__Selected extract__
Segment Open
Kafka was invited to the 2010 NFL Scouting Combine in Indianapolis, which started on February 24, along with teammates Corey Wootton and Sherrick McManis. Kafka chose Mike McCartney of Priority Sports of Chicago as his agent, who also represented Wootton. Priority hired former Chicago Bears quarterback Erik Kramer and a trainer in Phoenix, Arizona, to help Kafka prepare for the NFL Scouting Combine. To get ready for the Combine, Kafka worked out twice a day in Arizona and held practice sessions with Notre Dame wide receiver Golden Tate. Kafka chose not to bench press at the NFL Combine. On February 28, Kafka answered 35 out of the 50 questions on the Wonderlic test, and was "99 percent sure" that he answered all 35 correctly. Kafka had some of the best measurements in the vertical jump, broad jump, 60-yard shuttle, and three-cone drill among all quarterbacks.

At Northwestern's Pro Day on March 11, Kafka passed to his former teammates Andrew Brewer and Zeke Markshausen, and, according to Gil Brandt, only missed one pass during the entire workout. 25 NFL teams attended the workout, including the Cincinnati Bengals quarterbacks coach Ken Zampese and the Arizona Cardinals quarterback coach Chris Miller. Northwestern held its second Pro Day workout on March 29. He passed to his former teammates Brewer, Markshausen, and Brendan Mitchell during the workout. He was reportedly not as accurate on the second Pro Day as he was on the first, but still "very accurate". 24 NFL team representatives attended the Pro Day. Kafka worked out for the Cincinnati Bengals, Cleveland Browns, New England Patriots, and Oakland Raiders prior to the draft.

In February, draft analyst Mike Mayock said that Kafka was "a developmental guy" who should stay on a team's practice squad for a year. By April, Mayock called Kafka the "sleeper" of the quarterback class, projecting him to be drafted in the sixth round. Mayock also said, "He's a really smart kid. Has a better arm than people think. I don't even think he's sleeping anymore. He was a month-and-a-half ago, but he's on the rise. He's a kid who could surprise people at the end of the day." Former NFL quarterback Ron Jaworski concurred, saying that Kafka "knows how to play the quarterback position. There's a real feel for hitting the open receiver, good anticipation. I can see him being one of those sleeper type guys." A scout before the draft said that Kafka "throws a lot of picks, but at least he's willing to pull the trigger. You don't see that from a lot of young kids."
Segment Closed
__Data excerpts__
Segment Open
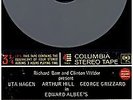 WHO'S AFRAID OF VIRGINIA WOOLF Broadway Cast COLUMBIA STEREO REEL TO REEL TAPE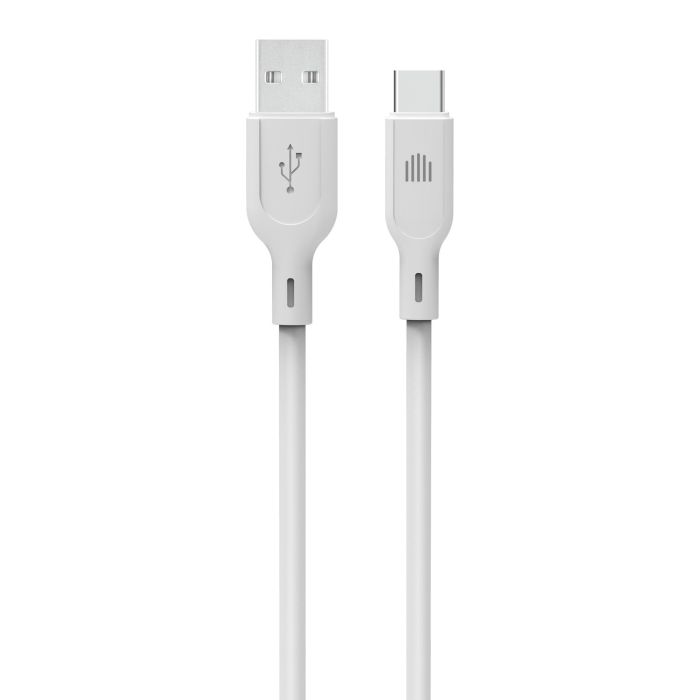 Dviced Cable USB-A To USB-C Silicone 1,25M, White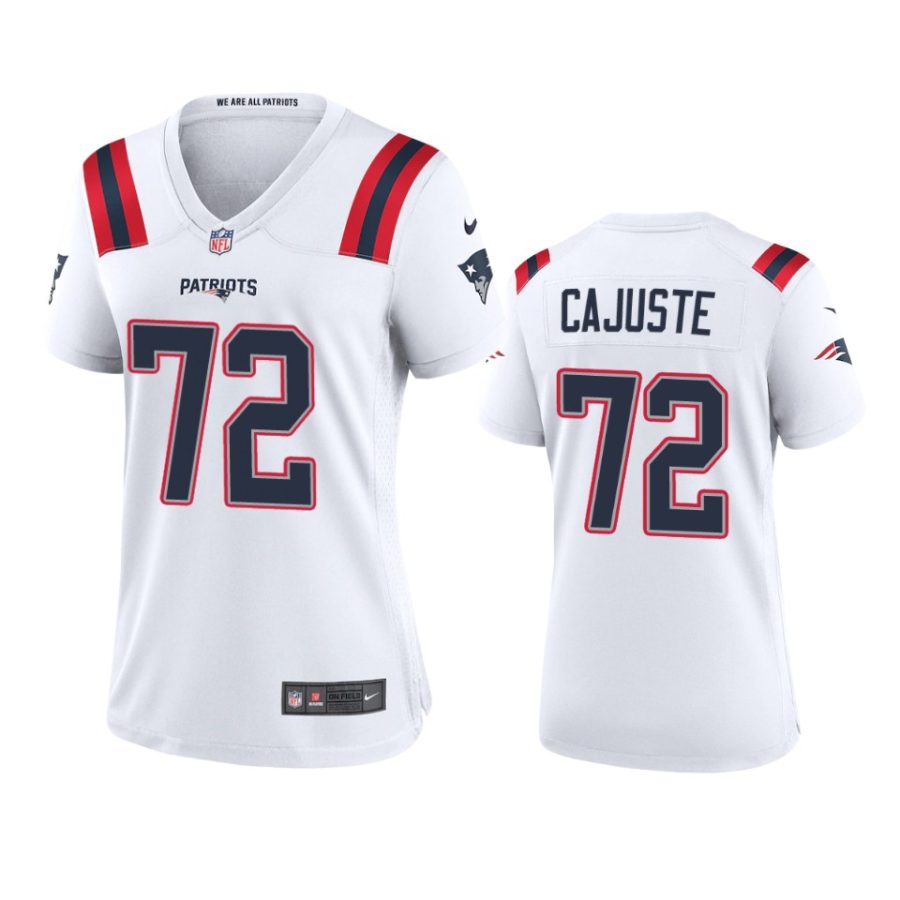 women yodny cajuste patriots game white jersey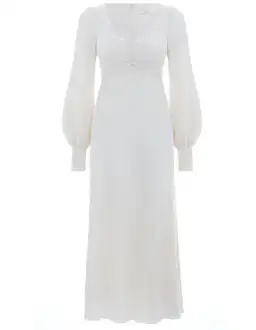 Zimmermann Rouche Midi Dress White Size 2 / AU 12 for rent on The Volte - image 3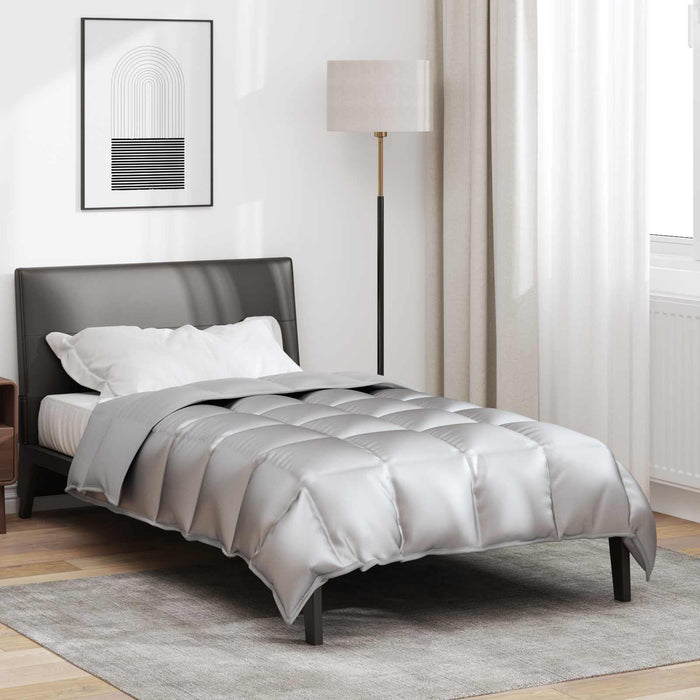Duvet de iarnă Argintiu 200 x 140 cm Satin și Microfibra - WALTI WALTI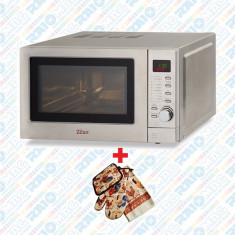 Cuptor cu microunde digital din inox, 800 W, 20 litri, Zilan foto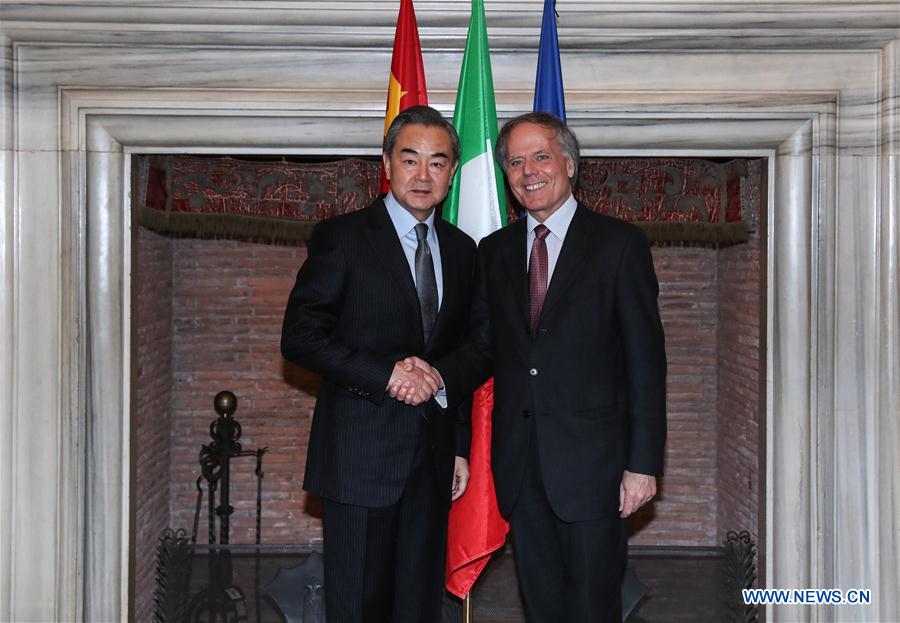 ITALY-ROME-WANG YI-ITALIAN FM-TALKS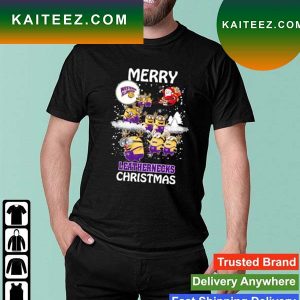 Minion Western Illinois Leathernecks Merry Christmas T-shirt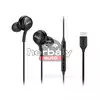 Samsung gyári sztereó felvevős fülhallgató - EO-IC100BBE tuned by AKG - Type-C csatlakozó - fekete (ECO csomagolás)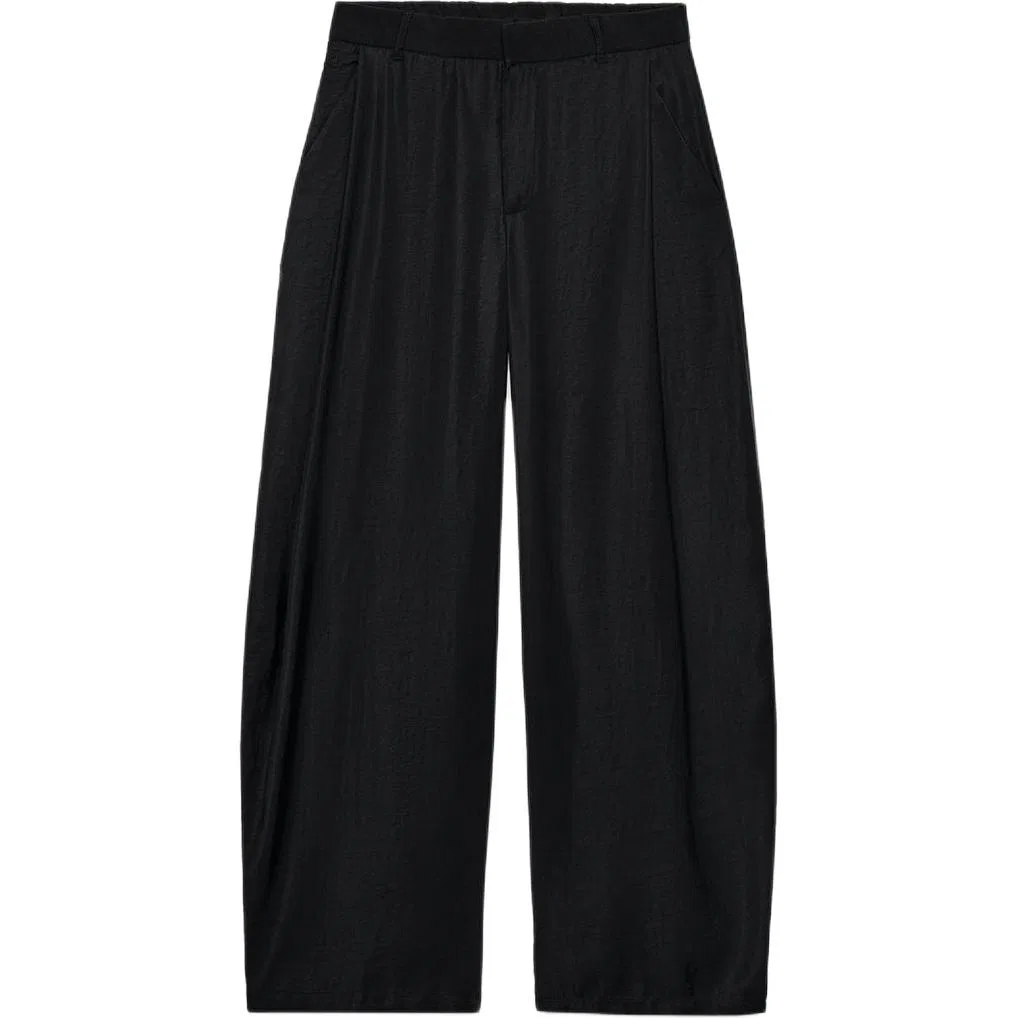 Женские повседневные брюки ZARA, Черный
Segment Closed
__Work task 1__
In the passage about Kafka's draft preparation, how many of the 50 Wonderlic questions did Kafka answer?
__Work task 2__
Does each statement below agree with the passage about Kafka's draft preparation? Answer yes or no for each, and quote the words from the passage that decide it.
(a) Kafka did the bench press at the NFL Combine.
(b) 25 NFL teams attended the Pro Day workout on March 11.
(c) By April, Mayock projected Kafka to be drafted in the fourth round.

__Exercise output 1__
He answered 35 of the 50 questions.

__Exercise output 2__
(a) No: "Kafka chose not to bench press at the NFL Combine."
(b) Yes: "25 NFL teams attended the workout"
(c) No: "projecting him to be drafted in the sixth round"